> How is teaching your kids to invest some portion of their money
That’s not what the article says. I explicitly quoted the relevant part. It’s not “a portion of their money”, this is not money they had lying around in an envelope that grandma gave them. This father is incentivising the kids to not get what they want for their birthday and instead ask for money with which they’ll do nothing but unrealistically watch grow for a period of time. That’s not a good core memory, no one looks fondly on “that birthday I had as a kid where I got nothing but a number on an app stated growing at a snail pace”.
> doesn't suddenly make investing bad.
That’s not the argument. Nowhere in my comment does it say investing is bad.
> This is such a wild take.
Any take is wild when you blatantly misrepresent it. Don’t straw man.
Kids are 7 and 10 , this is a mini "Marshmallow Test" and they can use their money whenever they want if they find a book or toy they like while they learn how investments work.

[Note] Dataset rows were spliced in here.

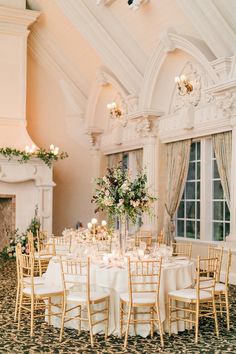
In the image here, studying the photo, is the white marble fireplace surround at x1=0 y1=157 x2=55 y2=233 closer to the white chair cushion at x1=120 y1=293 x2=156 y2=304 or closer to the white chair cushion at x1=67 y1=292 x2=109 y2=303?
the white chair cushion at x1=67 y1=292 x2=109 y2=303

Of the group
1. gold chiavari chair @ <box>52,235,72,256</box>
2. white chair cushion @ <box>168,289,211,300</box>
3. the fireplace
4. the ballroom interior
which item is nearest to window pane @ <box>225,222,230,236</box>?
the ballroom interior

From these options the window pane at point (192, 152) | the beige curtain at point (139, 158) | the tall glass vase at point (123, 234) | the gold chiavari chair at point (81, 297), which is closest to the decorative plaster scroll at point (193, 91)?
the window pane at point (192, 152)

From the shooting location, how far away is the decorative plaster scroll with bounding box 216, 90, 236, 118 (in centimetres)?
923

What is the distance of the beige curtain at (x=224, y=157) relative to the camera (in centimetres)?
991

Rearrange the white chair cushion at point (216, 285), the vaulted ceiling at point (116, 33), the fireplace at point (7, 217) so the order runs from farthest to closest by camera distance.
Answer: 1. the fireplace at point (7, 217)
2. the vaulted ceiling at point (116, 33)
3. the white chair cushion at point (216, 285)

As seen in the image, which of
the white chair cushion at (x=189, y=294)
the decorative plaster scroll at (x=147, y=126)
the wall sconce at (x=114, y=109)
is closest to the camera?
the white chair cushion at (x=189, y=294)

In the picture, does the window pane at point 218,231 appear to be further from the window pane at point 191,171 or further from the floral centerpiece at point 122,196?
the floral centerpiece at point 122,196

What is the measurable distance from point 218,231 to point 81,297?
17.3 ft

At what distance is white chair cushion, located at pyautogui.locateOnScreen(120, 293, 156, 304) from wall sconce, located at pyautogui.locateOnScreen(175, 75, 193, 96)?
5.99m

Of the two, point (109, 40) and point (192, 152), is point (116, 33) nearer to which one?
point (109, 40)

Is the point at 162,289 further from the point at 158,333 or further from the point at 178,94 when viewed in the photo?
the point at 178,94

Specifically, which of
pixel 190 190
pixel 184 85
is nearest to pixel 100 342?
pixel 190 190

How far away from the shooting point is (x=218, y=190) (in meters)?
10.6

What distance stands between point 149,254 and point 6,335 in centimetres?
217
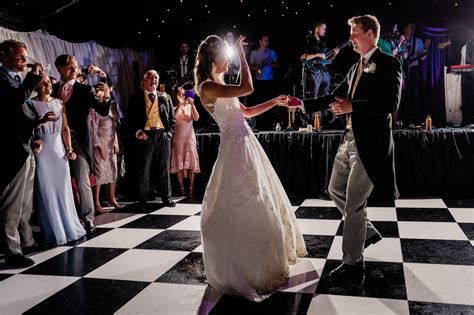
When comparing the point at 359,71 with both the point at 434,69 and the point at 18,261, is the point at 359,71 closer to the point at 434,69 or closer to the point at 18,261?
the point at 18,261

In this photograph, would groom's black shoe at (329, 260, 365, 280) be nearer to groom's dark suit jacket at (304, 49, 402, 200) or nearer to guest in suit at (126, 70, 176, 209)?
groom's dark suit jacket at (304, 49, 402, 200)

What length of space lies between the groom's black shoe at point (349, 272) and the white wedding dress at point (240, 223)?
0.28m

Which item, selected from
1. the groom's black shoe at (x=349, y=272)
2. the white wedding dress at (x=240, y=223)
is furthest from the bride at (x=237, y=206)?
the groom's black shoe at (x=349, y=272)

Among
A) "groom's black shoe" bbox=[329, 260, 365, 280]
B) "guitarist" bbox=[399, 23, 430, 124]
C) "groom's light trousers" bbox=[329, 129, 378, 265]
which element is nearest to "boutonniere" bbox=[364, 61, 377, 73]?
"groom's light trousers" bbox=[329, 129, 378, 265]

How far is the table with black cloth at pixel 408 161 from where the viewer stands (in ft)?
14.5

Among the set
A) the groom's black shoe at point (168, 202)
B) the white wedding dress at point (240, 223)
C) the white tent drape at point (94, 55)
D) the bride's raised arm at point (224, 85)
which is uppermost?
the white tent drape at point (94, 55)

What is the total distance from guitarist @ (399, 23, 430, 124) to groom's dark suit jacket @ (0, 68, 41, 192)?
20.1ft

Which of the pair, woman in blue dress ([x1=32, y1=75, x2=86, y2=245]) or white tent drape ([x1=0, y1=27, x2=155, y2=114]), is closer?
woman in blue dress ([x1=32, y1=75, x2=86, y2=245])

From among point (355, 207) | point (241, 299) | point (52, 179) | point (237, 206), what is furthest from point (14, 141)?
point (355, 207)

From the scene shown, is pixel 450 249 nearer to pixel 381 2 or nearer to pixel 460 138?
pixel 460 138

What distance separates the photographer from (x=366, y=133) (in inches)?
86.0

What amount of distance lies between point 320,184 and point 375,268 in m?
2.36

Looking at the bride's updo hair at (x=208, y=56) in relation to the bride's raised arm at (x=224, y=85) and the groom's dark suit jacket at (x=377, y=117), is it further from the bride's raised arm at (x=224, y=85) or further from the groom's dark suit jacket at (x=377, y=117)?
the groom's dark suit jacket at (x=377, y=117)

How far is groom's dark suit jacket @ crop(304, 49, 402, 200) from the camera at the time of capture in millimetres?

Seems more like a "mega" Marshmallow Test. Instead of putting off a snack for 15 minutes they're giving up an entire year of birthday gifts for a reward years into the future.
I dunno, while they didn’t tell me to ask for cash, my parents basically made me invest any cash I got as gifts, plus everything I earned at summer jobs. I think that this kind of “investing by default” mindset (plus getting my own desktop computer for Christmas at age 11) extremely significantly impacted my current life in a positive way.

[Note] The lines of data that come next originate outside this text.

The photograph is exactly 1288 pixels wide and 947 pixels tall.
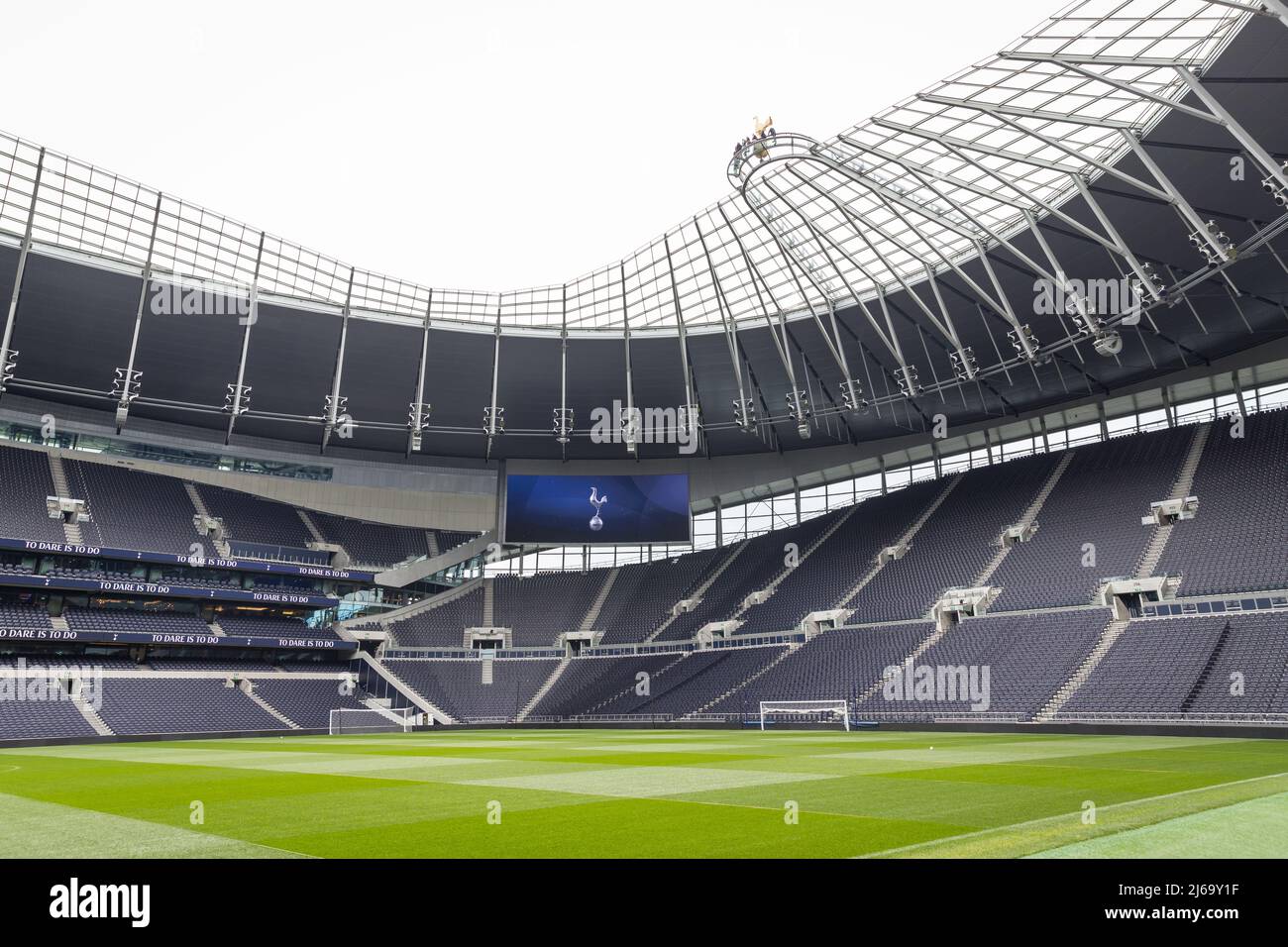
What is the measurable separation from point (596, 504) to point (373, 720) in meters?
22.5

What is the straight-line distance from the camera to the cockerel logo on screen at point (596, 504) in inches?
2687

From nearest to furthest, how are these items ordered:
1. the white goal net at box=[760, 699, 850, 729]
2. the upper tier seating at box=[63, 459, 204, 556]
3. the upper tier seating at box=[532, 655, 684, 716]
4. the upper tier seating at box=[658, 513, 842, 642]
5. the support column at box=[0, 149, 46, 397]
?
the white goal net at box=[760, 699, 850, 729], the support column at box=[0, 149, 46, 397], the upper tier seating at box=[63, 459, 204, 556], the upper tier seating at box=[532, 655, 684, 716], the upper tier seating at box=[658, 513, 842, 642]

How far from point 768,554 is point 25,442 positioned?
4947 cm

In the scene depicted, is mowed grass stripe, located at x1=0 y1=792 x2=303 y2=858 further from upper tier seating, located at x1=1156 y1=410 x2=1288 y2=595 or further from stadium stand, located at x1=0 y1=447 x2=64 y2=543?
stadium stand, located at x1=0 y1=447 x2=64 y2=543

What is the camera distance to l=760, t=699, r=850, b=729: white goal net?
42656mm

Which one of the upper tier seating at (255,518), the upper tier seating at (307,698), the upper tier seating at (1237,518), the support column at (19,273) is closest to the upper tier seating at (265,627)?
the upper tier seating at (307,698)

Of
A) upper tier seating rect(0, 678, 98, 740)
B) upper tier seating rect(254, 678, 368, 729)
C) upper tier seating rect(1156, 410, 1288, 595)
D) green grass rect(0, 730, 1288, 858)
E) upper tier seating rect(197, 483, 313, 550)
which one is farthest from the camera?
upper tier seating rect(197, 483, 313, 550)

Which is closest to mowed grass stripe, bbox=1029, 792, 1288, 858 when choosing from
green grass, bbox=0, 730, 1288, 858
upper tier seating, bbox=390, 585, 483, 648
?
green grass, bbox=0, 730, 1288, 858

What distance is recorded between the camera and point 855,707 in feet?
142

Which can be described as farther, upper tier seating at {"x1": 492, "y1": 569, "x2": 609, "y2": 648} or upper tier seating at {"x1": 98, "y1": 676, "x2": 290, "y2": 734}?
→ upper tier seating at {"x1": 492, "y1": 569, "x2": 609, "y2": 648}

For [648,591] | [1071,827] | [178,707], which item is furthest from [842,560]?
[1071,827]
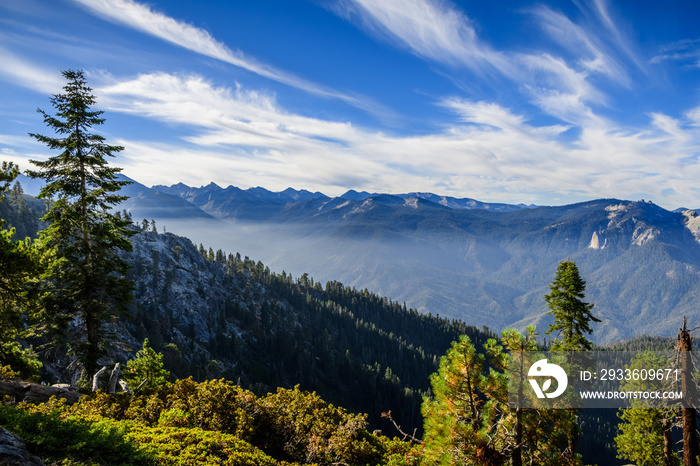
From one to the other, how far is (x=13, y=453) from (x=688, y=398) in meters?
25.7

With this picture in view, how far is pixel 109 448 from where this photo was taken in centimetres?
1221

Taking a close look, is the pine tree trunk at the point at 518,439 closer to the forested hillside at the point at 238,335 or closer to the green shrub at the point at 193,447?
the green shrub at the point at 193,447

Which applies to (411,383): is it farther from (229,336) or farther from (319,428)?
(319,428)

Also, learning to use Excel by playing fantasy stocks during the dot-com bubble, and having a Lycos homepage “Portfolio” widget just like my mom did is a fond memory for me, and zero people on Earth would call me a finance bro today.
The major difference is that in all your examples you were already getting cash. In the article, the poster is incentivising their kids to get cash instead of something else specific. From the article:
> we suggested that instead of asking for physical gifts, he ask for their equivalent in money.

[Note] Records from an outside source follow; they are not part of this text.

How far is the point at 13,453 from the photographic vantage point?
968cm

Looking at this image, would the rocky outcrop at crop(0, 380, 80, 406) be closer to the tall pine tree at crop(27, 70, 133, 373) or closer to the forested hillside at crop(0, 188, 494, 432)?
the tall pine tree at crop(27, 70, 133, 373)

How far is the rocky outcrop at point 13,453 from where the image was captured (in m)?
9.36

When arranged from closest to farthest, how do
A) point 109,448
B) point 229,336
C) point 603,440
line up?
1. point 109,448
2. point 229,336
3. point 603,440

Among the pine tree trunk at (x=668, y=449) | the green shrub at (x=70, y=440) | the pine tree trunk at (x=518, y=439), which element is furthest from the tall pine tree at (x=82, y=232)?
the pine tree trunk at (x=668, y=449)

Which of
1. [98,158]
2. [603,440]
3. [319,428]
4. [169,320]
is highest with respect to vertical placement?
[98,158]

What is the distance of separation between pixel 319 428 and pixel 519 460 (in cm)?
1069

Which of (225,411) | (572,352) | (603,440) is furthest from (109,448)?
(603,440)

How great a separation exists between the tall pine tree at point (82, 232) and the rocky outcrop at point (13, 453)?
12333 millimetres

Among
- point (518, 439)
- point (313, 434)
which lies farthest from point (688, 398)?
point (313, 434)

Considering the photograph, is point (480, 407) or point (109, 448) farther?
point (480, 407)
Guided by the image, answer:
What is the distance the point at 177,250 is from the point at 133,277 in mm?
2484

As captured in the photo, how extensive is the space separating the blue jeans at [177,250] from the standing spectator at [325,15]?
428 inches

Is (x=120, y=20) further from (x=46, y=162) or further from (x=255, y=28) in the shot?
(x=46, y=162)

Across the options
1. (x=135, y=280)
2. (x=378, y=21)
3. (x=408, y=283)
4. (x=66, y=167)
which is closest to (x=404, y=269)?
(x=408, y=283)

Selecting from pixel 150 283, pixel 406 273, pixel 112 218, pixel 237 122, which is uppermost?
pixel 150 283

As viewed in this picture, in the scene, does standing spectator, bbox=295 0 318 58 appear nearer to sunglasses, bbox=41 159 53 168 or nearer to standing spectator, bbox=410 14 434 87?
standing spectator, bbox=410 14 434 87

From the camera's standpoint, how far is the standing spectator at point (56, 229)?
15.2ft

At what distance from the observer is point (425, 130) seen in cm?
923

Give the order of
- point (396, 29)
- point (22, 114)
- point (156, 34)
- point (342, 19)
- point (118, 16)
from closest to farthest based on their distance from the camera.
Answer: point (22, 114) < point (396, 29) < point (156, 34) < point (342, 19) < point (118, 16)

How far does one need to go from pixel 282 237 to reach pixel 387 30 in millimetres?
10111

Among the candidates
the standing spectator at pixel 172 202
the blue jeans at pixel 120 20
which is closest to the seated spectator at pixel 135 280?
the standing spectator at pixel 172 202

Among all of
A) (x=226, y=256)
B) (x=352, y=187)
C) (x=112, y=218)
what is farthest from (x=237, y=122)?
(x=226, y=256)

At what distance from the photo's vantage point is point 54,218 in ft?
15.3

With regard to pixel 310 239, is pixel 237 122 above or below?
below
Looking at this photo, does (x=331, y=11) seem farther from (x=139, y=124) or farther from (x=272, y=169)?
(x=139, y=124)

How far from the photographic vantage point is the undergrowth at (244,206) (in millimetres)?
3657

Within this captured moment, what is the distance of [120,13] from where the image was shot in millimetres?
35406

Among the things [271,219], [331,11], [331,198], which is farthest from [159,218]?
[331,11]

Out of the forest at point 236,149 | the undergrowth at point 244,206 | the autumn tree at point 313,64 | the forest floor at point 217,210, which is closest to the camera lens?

For their equivalent. In other words, the kid has to decide something they want then deliberately choose to not get it so they can “invest” it and see line go up.
It would’ve been different if this had instead been a case of “grandma just gave you an envelope with cash; if you don’t have plans for it, how about investing?”. Which works on many levels, they could’ve also spent some portion of the money on something they wanted then invested the surplus, or a myriad other options.